→ **Extracted text**
***

Automatic Episode Ordering Script

MKV playback, recompression, remuxing, codec packs, players, howtos, etc.
Post Reply
Hittsy
Posts: 17
Joined: Mon Jun 09, 2025 4:08 am

Automatic Episode Ordering Script

Post by Hittsy »

Are you tired of ripped tv shows having episodes that are out-of-order? Are you tired of having to view 5 minutes of each episode, compare it to a wiki or streaming service, and then number it manually? Do you have a lot of TV shows to get through that you're putting off lest you stay awake until 3am doing work that a data-entry specialist should do?

I got ya covered!

Code: Select all

#!/bin/bash

#this function returns the number of seconds of black frames that exist at the start of a video, to ensure more accurate comparisons.
find_black() {
  too_long=$(ffmpeg -i "$1" -t 00:00:05 -vf blackdetect=d=0.05:pix_th=0.2 -an -f null - 2>&1 | grep "blackdetect") #gives us a ffmpeg output detailing black frames
  regex="black_start:([0-9.]+) black_end:([0-9.]+) black_duration:([0-9.]+)" #regex to ID the timestamps for the black-padding

  # then do the if-spaghetti
  if [[ $too_long =~ $regex ]]; then #compare - this fails if we get nothing from ffmpeg for black-detection

    if (( $(echo "${BASH_REMATCH[1]} < 1" | bc -l))); then #test to see if our first occurance of black-frames happens within the first second.
      echo ${BASH_REMATCH[2]}
    else
      echo "0" #if not, then it's likely just an early scene transition, and should be discarded
    fi
  else
    echo "0" #we got nothing from ffmpeg, sadge
  fi
}

#finds the SSIM in case that wasn't obvious. returns it as a single value (ex:5.56547)
#arguments are supposed to be: pirate-media, pirate-black-padding, reference-media, reference-black-padding, time (to analyze). in that order
#hwaccel - none is the default, as this is a purely decode operation; cpu decoding is much faster than cuda.
find_SSIM() {
  lengthy=$(ffmpeg -y -hwaccel none -ss "$2" -i "$1"  -hwaccel none -ss "$4" -i "$3"  -t 00:$5:00 -filter_complex "[0:v]pad=aspect=16/9:x=-1:y=-1[a];[1:v]pad=aspect=16/9:x=-1:y=-1[b];[b]split[c][d];[a][c]scale=rw:rh[e];[e][d]ssim" -f null - 2>&1 | grep "SSIM")
  temp="${lengthy##*(}" #trims the output
  SIMM="${temp%)}" #grab the SSIM to match the video files
  echo $SIMM
}

#WE'RE EXECUTING 'SUCCESSFULLY' TODAY!
echo "heck"

#testing to ensure the arguements are valid directories
if [ -z "$2" ]; then
  echo "|ERROR| Valid usage is './ripped_dir ./pirate_dir' and optionally, time (as a integer)"
  exit 1
fi
if [ ! -d "$1" ]; then
  echo "|ERROR| $1 is not a directory"

***

→ **Given material**

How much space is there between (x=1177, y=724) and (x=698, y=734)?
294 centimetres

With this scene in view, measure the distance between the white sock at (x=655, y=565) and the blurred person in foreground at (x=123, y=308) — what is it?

***

Reproduce word for word the passage of the episode-ordering script post that opens with "Post by Hittsy" and closes with "specialist should do?".

→ **Written answer**
Post by Hittsy »

Are you tired of ripped tv shows having episodes that are out-of-order? Are you tired of having to view 5 minutes of each episode, compare it to a wiki or streaming service, and then number it manually? Do you have a lot of TV shows to get through that you're putting off lest you stay awake until 3am doing work that a data-entry specialist should do?